A connective tissue disorder affecting the fibrillin gene resulting in connective tissue issues
What is the presentation of marfans?
Tall, long limbs and fingers, hypermobility, high arch palate
What is the ghent criteria for diagnosing marfans?
It takes into accoint, enlarged aorta, lens dislocation, and at least 4 skeletal problems in the diagnosis.
Management of marfans?
Avoid intense exercise and caffeine, beta blockers or ARBS
yearly echo and review by opthamologists.
Complications of marfans?
Mitral/aortic valve prolapse
aortic aneurysms, lens dislocation, pneumothorax, gord, scoliosis.
What is pectus excavatum?
An indented breast bone
What is pectus carniatum?
Protruding breast bone
What is ehlers danlos syndrome?
A group of connective tissue disorders caused by faulty collagen.

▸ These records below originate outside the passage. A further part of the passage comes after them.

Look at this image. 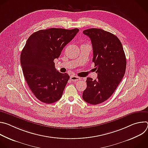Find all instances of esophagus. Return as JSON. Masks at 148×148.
I'll list each match as a JSON object with an SVG mask.
<instances>
[{"mask_svg": "<svg viewBox=\"0 0 148 148\" xmlns=\"http://www.w3.org/2000/svg\"><path fill=\"white\" fill-rule=\"evenodd\" d=\"M70 79L71 81H78L81 79V78H79V77H77V76H75V75H71Z\"/></svg>", "mask_w": 148, "mask_h": 148, "instance_id": "34e87169", "label": "esophagus"}]
</instances>
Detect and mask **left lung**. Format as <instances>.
<instances>
[{"mask_svg": "<svg viewBox=\"0 0 148 148\" xmlns=\"http://www.w3.org/2000/svg\"><path fill=\"white\" fill-rule=\"evenodd\" d=\"M91 41L95 70L97 79L87 78V88L83 99L92 105L107 100L114 92L123 78L126 60L119 39L102 29L92 28L83 31Z\"/></svg>", "mask_w": 148, "mask_h": 148, "instance_id": "1", "label": "left lung"}]
</instances>
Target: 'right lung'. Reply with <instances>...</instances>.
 I'll return each mask as SVG.
<instances>
[{
	"label": "right lung",
	"instance_id": "add662e5",
	"mask_svg": "<svg viewBox=\"0 0 148 148\" xmlns=\"http://www.w3.org/2000/svg\"><path fill=\"white\" fill-rule=\"evenodd\" d=\"M78 32L51 28L38 30L27 39L20 63L29 88L40 101L51 103L61 98L70 76L56 70L54 60Z\"/></svg>",
	"mask_w": 148,
	"mask_h": 148
}]
</instances>
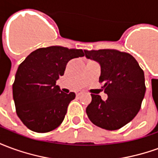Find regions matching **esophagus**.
Wrapping results in <instances>:
<instances>
[{
	"label": "esophagus",
	"instance_id": "34e87169",
	"mask_svg": "<svg viewBox=\"0 0 158 158\" xmlns=\"http://www.w3.org/2000/svg\"><path fill=\"white\" fill-rule=\"evenodd\" d=\"M82 94H83L82 91H77V92H76V96H79L80 95H82Z\"/></svg>",
	"mask_w": 158,
	"mask_h": 158
}]
</instances>
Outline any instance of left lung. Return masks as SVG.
Returning <instances> with one entry per match:
<instances>
[{"instance_id":"8db88e82","label":"left lung","mask_w":158,"mask_h":158,"mask_svg":"<svg viewBox=\"0 0 158 158\" xmlns=\"http://www.w3.org/2000/svg\"><path fill=\"white\" fill-rule=\"evenodd\" d=\"M85 56L99 62L104 92L107 99L91 94L86 107L89 120L102 129L116 130L129 123L139 113L146 93L145 75L135 57L113 49L85 51Z\"/></svg>"}]
</instances>
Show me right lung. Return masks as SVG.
Masks as SVG:
<instances>
[{
	"label": "right lung",
	"instance_id": "right-lung-1",
	"mask_svg": "<svg viewBox=\"0 0 158 158\" xmlns=\"http://www.w3.org/2000/svg\"><path fill=\"white\" fill-rule=\"evenodd\" d=\"M84 56L81 49L54 45L34 51L19 65L12 95L17 114L28 129L46 133L62 123L75 94L62 92L56 83L71 59Z\"/></svg>",
	"mask_w": 158,
	"mask_h": 158
}]
</instances>
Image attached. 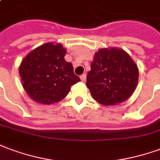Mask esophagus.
Listing matches in <instances>:
<instances>
[{"mask_svg":"<svg viewBox=\"0 0 160 160\" xmlns=\"http://www.w3.org/2000/svg\"><path fill=\"white\" fill-rule=\"evenodd\" d=\"M86 74H83L80 75V80H82V81H85V80H86Z\"/></svg>","mask_w":160,"mask_h":160,"instance_id":"esophagus-1","label":"esophagus"}]
</instances>
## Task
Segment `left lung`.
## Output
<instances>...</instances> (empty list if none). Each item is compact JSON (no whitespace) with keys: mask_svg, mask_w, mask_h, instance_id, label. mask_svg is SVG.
Instances as JSON below:
<instances>
[{"mask_svg":"<svg viewBox=\"0 0 160 160\" xmlns=\"http://www.w3.org/2000/svg\"><path fill=\"white\" fill-rule=\"evenodd\" d=\"M138 76L137 65L128 53L119 48H102L94 55L86 86L98 102L116 105L132 95Z\"/></svg>","mask_w":160,"mask_h":160,"instance_id":"1","label":"left lung"}]
</instances>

What is the presentation of ehlers danlos?
joint hypermobility, easily stretched skin, easy brising, chronic joint pain, re-occuring dislocations
Treatment for ehlers danlos
Physio, OT, psycological support
What is antiphospholipid syndrome?
An immune condition with antiphospholipid antibodies causing the blood to become prone to clotting and is in a hypercoaguable state.
What are the risk factors for antiphospholipid?
Diabtests, HTN, obesity, female, Autoimmune disease, smoking, oestrogen therapy for menopause
Presentation of antiphospholipid?
Thrombosis, recurrent miscarragees, thrombocytopaenia
Management of antiphospholipid
Long term warfairn, preganant women on LMWH.